### [Source extract]
------

Mezzanine Acquisition Financing – Transitional Capital at its Best

Posted on: December 12th, 2018

Mezzanine Acquisition Financing Growing a business through acquisition involves assumption of execution risk, that the acquired business can be integrated and scaled.  Successful acquisition integration and scaling can produce profits and EBITDA at a much faster rate than ordinary growth.

Through it, companies can add new products, new regions, and new operational capacity.  It’s like compressing five years of ordinary growth into one or two years and it creates the need for transitional capital.

Transitional capital is the key to successful acquisition strategy.  It funds the upfront purchase price and ongoing liquidity needs of the business during integration and scale up phases.

This capital goes in on the front end and takes a back seat to the cash needs of the business with respect to repayment.   It allows your company to invest, integrate, and evolve into a larger, more profitable entity, at which time it will have the ability to repay.

Transitional capital is flexible. Through allowing the company’s needs to come first, a transitional capital provider gives you more optionality, increasing the probability of a successful outcome.

When you can keep more cash in the business, you build a liquidity buffer which offsets unforeseen costs or delays.  Acquisition bank loans usually require immediate principal repayments right after closing.

This means cash is going to repay the loan, at the same time you are investing in integration and scale-up. This adds pressure to your finances and increases execution risk at a time when your team should be thinking and investing for the long term.

This misaligns the term structure of the loan and the acquisition, as all acquisitions are long term in nature and need to be funded with long term capital.

Mezzanine Acquisition Financing is best way to address this issue and ensure you have a balanced plan of attack.  Here are 4 reasons why Mezzanine Acquisition Financing is transitional capital at its best:

  1. These loans are primarily interest only– principal payments are deferred for 2 to 3 years and some cases, for the entire term of 5 years. The lenders actually want you to use the money to drive growth, and then repay the principal amount on the back end.  This perfectly aligns with your capital budget and gives you financial flexibility.
  2. These loans can be tailored– if you need some of the money at closing and more later on for something else, the loan structure can be tailored to your specific requirements. Add on acquisitions are a large part of mezzanine lending and can pay big dividends for your growth plan.
  3. These lenders have a more patient attitude – Mezzanine acquisition lenders are paid higher interest rates, which allows them to take more risk. They are fundamentally more patient and allow for longer projection periods than banks. They will fund into your transition and remain patient as you create a successful scale up over the first several years.
  4. They will give you a bigger loan – Mezzanine lenders lend off of your cash flow value and can usually give you a much higher loan amount than a bank. They will help you fill that hard-to-reach gap in your financing budget.  This allows you to fund the entire growth plan from beginning to end.

------

### [Task statement]
Could you copy everything in the article on mezzanine acquisition financing from "This capital goes" down to "ability to repay.", word for word?

------

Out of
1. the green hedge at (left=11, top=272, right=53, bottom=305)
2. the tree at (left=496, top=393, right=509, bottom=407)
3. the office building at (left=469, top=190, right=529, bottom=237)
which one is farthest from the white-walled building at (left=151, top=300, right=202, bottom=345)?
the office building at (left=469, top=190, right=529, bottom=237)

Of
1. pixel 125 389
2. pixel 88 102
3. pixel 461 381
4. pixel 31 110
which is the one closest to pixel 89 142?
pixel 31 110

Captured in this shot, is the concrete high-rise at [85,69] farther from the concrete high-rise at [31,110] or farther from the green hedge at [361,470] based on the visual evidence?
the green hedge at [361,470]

------

### [Answer for the task]
This capital goes in on the front end and takes a back seat to the cash needs of the business with respect to repayment.   It allows your company to invest, integrate, and evolve into a larger, more profitable entity, at which time it will have the ability to repay.